Pour expliquer ces différences de genre et comprendre ce qui pousse particulièrement les filles à fumer, on dispose de peu de données françaises mais de quelques travaux anglo-saxons. Ceux-ci suggèrent que le tabagisme participe à la construction de l’image et de l’affirmation de soi, les jeunes filles pouvant être, plus encore que les garçons, amenées à fumer pour affirmer une image adéquate dans un monde très machiste [ 7]. D’autres travaux sociologiques évoquent les représentations de la cigarette et la nature des freins, différentes entre garçons et filles (crainte de la baisse des performances sportives chez les garçons, et chez les filles de l’odeur de la cigarette imprégnant le corps et les vêtements), les liens entre tabagisme et comportement alimentaire [ 8, 9], les stratégies d’adaptation à la transition entre le secondaire et le supérieur, en particulier chez les filles [ 10]. Malgré ces différences de genre dans le rapport aux substances psychoactives, peu de programmes les prennent en compte pour proposer une prévention spécifique en termes de genre, alors que cette piste pourrait s’avérer très efficace [ 11]. Globalement, les filles semblent en effet plus sensibles aux programmes de prévention, notamment à ceux fondés sur les compétences relationnelles et l’influence sociale (apprendre à résister à la pression sociale, développer un sentiment d’efficacité personnelle) [ 12].

Conflit d’intérêts

L’auteur déclare n’avoir aucun conflit d’intérêts concernant les données publiées dans cet article.

 
Footnotes
1 Il s’agit de taux regroupant des classes d’âge standardisées en faisant la moyenne arithmétique des taux par classes d’âge de 5 ans.
2 Mise en Ĺ“uvre par l’OFDT depuis 2000 en partenariat avec la Direction du service national (DSN), l’enquête déclarative ESCAPAD consiste en un questionnaire proposé à l’ensemble des jeunes présents lors d’une journée d’appel de préparation à la défense (JAPD).

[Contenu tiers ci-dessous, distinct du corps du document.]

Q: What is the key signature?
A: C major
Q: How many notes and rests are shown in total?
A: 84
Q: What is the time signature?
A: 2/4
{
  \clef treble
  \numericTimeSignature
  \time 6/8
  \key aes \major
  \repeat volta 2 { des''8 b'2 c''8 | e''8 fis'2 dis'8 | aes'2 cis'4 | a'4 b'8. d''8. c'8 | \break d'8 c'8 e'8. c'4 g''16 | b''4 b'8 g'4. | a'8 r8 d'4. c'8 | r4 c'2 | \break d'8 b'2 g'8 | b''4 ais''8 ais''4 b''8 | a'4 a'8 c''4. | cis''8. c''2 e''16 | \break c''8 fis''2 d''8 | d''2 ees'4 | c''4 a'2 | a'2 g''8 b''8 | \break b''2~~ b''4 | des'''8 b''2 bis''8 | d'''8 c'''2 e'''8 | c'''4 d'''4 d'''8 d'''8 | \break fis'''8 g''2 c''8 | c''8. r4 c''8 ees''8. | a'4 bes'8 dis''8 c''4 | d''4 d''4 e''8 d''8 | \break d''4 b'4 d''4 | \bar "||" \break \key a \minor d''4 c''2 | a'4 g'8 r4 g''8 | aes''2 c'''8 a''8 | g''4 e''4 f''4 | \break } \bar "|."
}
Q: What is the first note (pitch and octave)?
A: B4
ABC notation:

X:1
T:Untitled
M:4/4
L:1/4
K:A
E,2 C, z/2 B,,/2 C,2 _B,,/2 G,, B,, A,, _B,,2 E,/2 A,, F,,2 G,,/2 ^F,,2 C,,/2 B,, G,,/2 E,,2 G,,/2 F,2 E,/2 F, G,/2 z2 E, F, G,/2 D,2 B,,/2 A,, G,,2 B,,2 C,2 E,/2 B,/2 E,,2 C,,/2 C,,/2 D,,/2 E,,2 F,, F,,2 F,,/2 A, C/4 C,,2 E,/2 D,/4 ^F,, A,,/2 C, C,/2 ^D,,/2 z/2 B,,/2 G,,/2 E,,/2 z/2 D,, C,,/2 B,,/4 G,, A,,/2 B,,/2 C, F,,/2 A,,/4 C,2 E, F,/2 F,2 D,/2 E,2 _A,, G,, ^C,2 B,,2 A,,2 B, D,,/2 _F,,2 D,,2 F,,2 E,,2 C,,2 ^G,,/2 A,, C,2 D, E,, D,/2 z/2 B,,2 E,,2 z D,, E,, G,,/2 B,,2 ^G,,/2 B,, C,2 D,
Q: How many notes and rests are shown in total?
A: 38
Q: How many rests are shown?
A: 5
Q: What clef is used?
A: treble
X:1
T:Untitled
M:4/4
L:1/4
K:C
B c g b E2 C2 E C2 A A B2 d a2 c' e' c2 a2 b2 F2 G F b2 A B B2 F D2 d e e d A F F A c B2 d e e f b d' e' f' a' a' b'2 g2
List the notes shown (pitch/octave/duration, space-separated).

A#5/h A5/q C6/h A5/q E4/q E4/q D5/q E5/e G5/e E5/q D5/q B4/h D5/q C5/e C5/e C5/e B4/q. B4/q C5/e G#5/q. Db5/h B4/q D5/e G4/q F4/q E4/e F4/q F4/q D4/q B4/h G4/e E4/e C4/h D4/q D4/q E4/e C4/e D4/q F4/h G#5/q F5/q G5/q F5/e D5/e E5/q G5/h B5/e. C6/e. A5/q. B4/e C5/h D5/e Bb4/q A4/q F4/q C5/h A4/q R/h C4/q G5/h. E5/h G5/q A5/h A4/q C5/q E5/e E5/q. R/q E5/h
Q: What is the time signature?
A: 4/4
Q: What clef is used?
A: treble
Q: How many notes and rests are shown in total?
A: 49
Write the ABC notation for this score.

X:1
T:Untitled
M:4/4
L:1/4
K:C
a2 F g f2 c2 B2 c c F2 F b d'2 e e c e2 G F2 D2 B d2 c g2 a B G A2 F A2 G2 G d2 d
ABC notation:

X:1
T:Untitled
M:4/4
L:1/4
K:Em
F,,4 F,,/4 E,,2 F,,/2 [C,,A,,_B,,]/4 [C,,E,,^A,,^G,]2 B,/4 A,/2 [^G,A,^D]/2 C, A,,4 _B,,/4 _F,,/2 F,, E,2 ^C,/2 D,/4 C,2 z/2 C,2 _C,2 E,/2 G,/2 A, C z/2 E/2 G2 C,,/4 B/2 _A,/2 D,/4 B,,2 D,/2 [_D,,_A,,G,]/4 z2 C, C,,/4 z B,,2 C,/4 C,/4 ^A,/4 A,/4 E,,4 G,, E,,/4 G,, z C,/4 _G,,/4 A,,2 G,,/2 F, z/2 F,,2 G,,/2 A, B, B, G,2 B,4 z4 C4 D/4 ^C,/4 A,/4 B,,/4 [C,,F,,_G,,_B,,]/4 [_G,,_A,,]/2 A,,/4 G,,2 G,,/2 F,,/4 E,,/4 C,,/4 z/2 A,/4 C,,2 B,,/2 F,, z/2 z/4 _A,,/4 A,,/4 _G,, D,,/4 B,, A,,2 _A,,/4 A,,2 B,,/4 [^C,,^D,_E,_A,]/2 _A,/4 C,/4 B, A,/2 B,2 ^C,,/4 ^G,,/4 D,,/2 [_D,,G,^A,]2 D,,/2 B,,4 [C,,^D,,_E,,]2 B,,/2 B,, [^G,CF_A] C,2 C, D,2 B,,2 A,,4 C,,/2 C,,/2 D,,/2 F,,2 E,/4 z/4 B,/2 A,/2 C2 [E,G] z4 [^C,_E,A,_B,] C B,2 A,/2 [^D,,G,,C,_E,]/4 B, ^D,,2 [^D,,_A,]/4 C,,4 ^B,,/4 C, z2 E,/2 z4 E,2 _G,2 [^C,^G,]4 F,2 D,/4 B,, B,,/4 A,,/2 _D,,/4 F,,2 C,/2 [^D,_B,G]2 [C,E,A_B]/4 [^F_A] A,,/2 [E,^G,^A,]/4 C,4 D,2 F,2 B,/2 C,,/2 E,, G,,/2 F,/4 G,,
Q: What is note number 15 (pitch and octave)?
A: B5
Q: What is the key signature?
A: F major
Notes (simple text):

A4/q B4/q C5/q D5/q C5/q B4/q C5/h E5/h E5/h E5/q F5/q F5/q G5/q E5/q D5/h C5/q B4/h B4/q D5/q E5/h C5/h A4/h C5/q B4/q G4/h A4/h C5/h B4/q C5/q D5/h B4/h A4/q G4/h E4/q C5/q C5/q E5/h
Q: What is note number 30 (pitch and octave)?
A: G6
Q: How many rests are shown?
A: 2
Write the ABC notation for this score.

Elle renseigne sur les niveaux d’usage et les évolutions en termes de produits et de modalités de consommation. La dernière enquête s’est déroulée en 2008 et permet une exploitation régionale.
3 Démarche qui consiste à changer les normes sociales régissant l’usage de tabac en modifiant à la fois le climat social et le cadre légal du tabac.